Gerechtshof Arnhem-Leeuwarden, 10-12-2019, ECLI:NL:GHARL:2019:10727, 18/01109

Gerechtshof Arnhem-Leeuwarden, 10-12-2019, ECLI:NL:GHARL:2019:10727, 18/01109

Gegevens

Instantie
Gerechtshof Arnhem-Leeuwarden
Datum uitspraak
10 december 2019
Datum publicatie
20 december 2019
ECLI
ECLI:NL:GHARL:2019:10727
Zaaknummer
18/01109

Inhoudsindicatie

Wet Woz.

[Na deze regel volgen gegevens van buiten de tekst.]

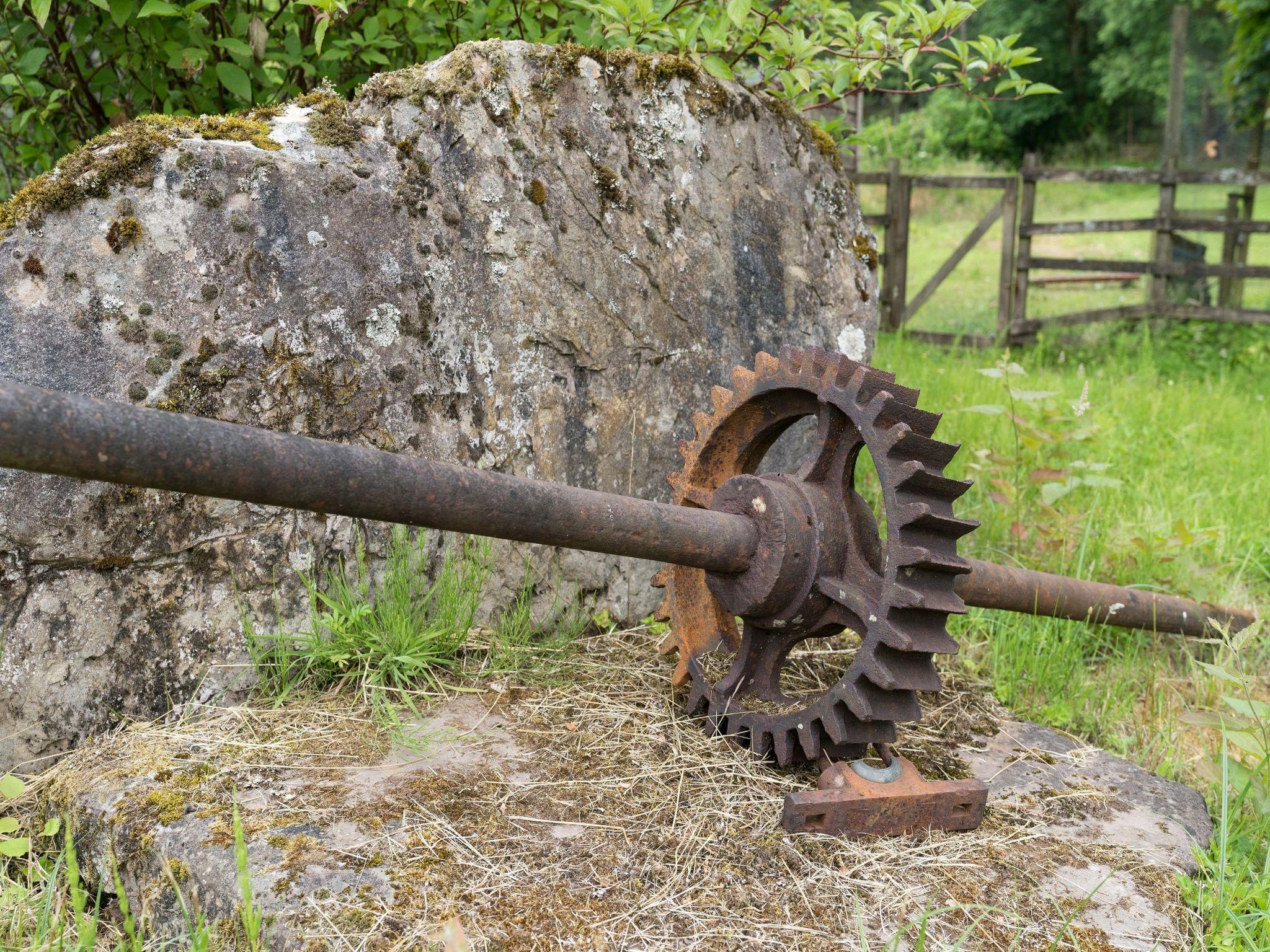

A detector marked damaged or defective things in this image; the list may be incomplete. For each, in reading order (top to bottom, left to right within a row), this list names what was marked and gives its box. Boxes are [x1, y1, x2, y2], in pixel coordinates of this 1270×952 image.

rusty axle [0, 377, 1250, 640]
rusty gear [660, 347, 977, 769]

Waardevaststelling woning.

Uitspraak

locatie Arnhem

nummer 18/01109

uitspraakdatum: 10 december 2019

Uitspraak van de negende enkelvoudige belastingkamer

op het hoger beroep van

[X] te [Z] (hierna: belanghebbende)

tegen de uitspraak van de rechtbank Gelderland van 16 oktober 2018, nummer AWB 18/2249, in het geding tussen belanghebbende en

de heffingsambtenaar van de Belastingsamenwerking Rivierenland (hierna: de heffingsambtenaar)

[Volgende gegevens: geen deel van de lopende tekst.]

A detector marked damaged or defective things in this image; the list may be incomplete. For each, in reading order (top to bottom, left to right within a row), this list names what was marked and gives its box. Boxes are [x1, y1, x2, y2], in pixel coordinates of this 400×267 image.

1 Ontstaan en loop van het geding

1.1.

De heffingsambtenaar heeft bij beschikking op grond van de Wet waardering onroerende zaken (hierna: de Wet WOZ) de waarde van de onroerende zaak [a-straat] 53 te [Z] (hierna: de onroerende zaak), per waardepeildatum 1 januari 2016 en naar de toestand op die datum, voor het jaar 2017 vastgesteld op € 347.000.

1.2.

Op het bezwaarschrift van belanghebbende heeft de heffingsambtenaar bij uitspraak op bezwaar het bezwaar ongegrond verklaard.

1.3.

Belanghebbende is tegen die uitspraak in beroep gekomen bij de rechtbank Gelderland (hierna: de Rechtbank). De Rechtbank heeft het beroep ongegrond verklaard.

1.4.

Belanghebbende heeft tegen de uitspraak van de Rechtbank hoger beroep ingesteld. De heffingsambtenaar heeft een verweerschrift ingediend.

1.5.

Het onderzoek ter zitting heeft plaatsgevonden op 3 oktober 2019. Van de zitting is een proces-verbaal opgemaakt, dat aan deze uitspraak is gehecht.

2 Vaststaande feiten

Belanghebbende is eigenaar van de onroerende zaak. Het betreft een in 1963 gebouwde vrijstaande woning, inhoud 400 m3, met een vrijstaande garage en een carport. Het perceel heeft een grootte van 7.920 m2.

3 Geschil

3.1.

In geschil is de waarde van de onroerende zaak per waardepeildatum 1 januari 2016.

3.2.

Belanghebbende concludeert tot vernietiging van de uitspraak van de Rechtbank en van de uitspraak van de heffingsambtenaar, en tot vermindering van de vastgestelde waarde tot € 304.000.

3.3.

De heffingsambtenaar concludeert tot bevestiging van de uitspraak van de Rechtbank.